→ Activity
Could you retype the entries below exactly, omitting every picture?

Stored items:
▽
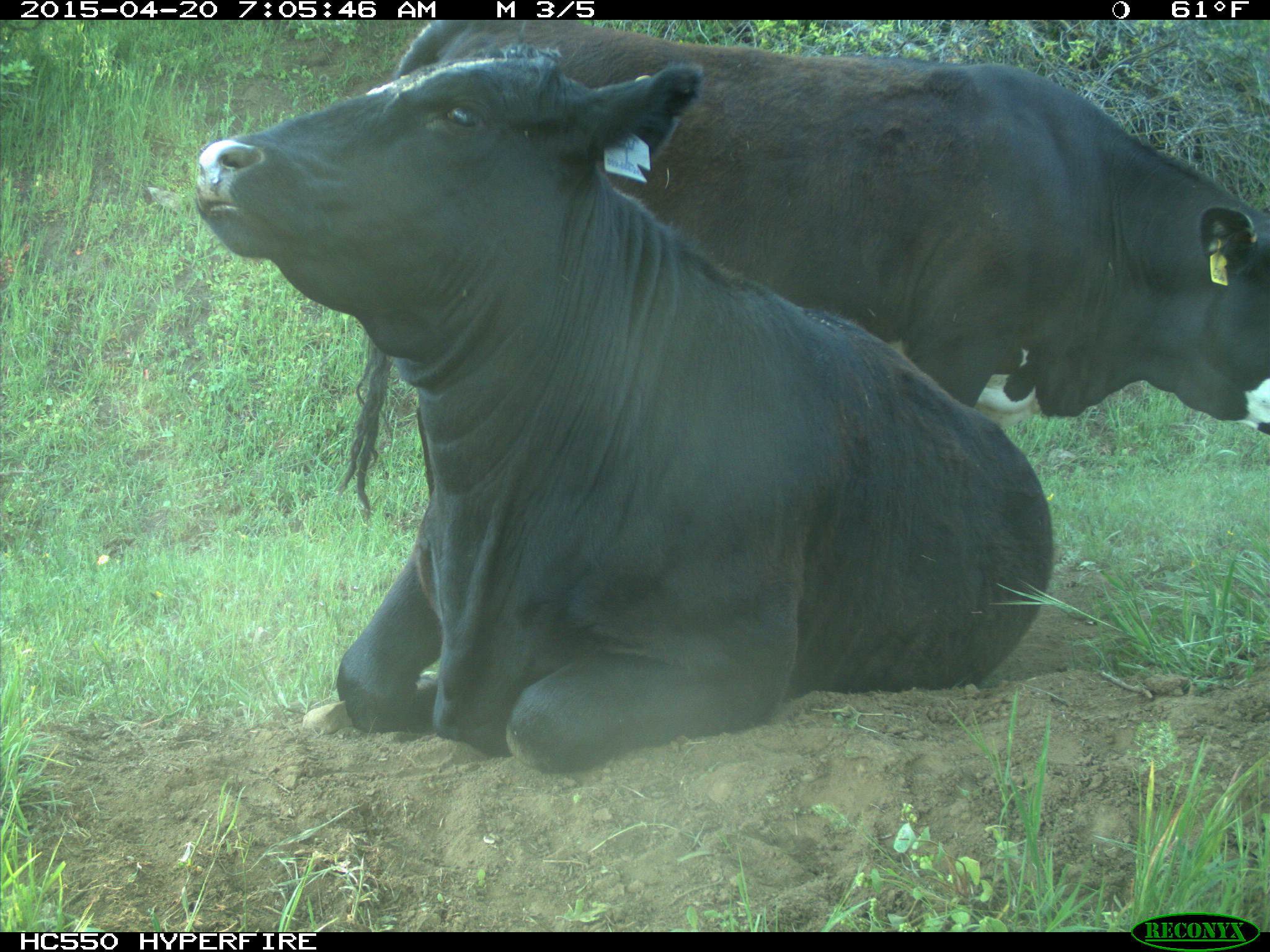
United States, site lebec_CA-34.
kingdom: Animalia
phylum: Chordata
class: Mammalia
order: Artiodactyla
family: Bovidae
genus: Bos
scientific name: Bos taurus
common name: domestic cow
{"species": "Bos taurus (domestic cow)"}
△
→ Response to the exercise
United States, site lebec_CA-34.
kingdom: Animalia
phylum: Chordata
class: Mammalia
order: Artiodactyla
family: Bovidae
genus: Bos
scientific name: Bos taurus
common name: domestic cow
{"species": "Bos taurus (domestic cow)"}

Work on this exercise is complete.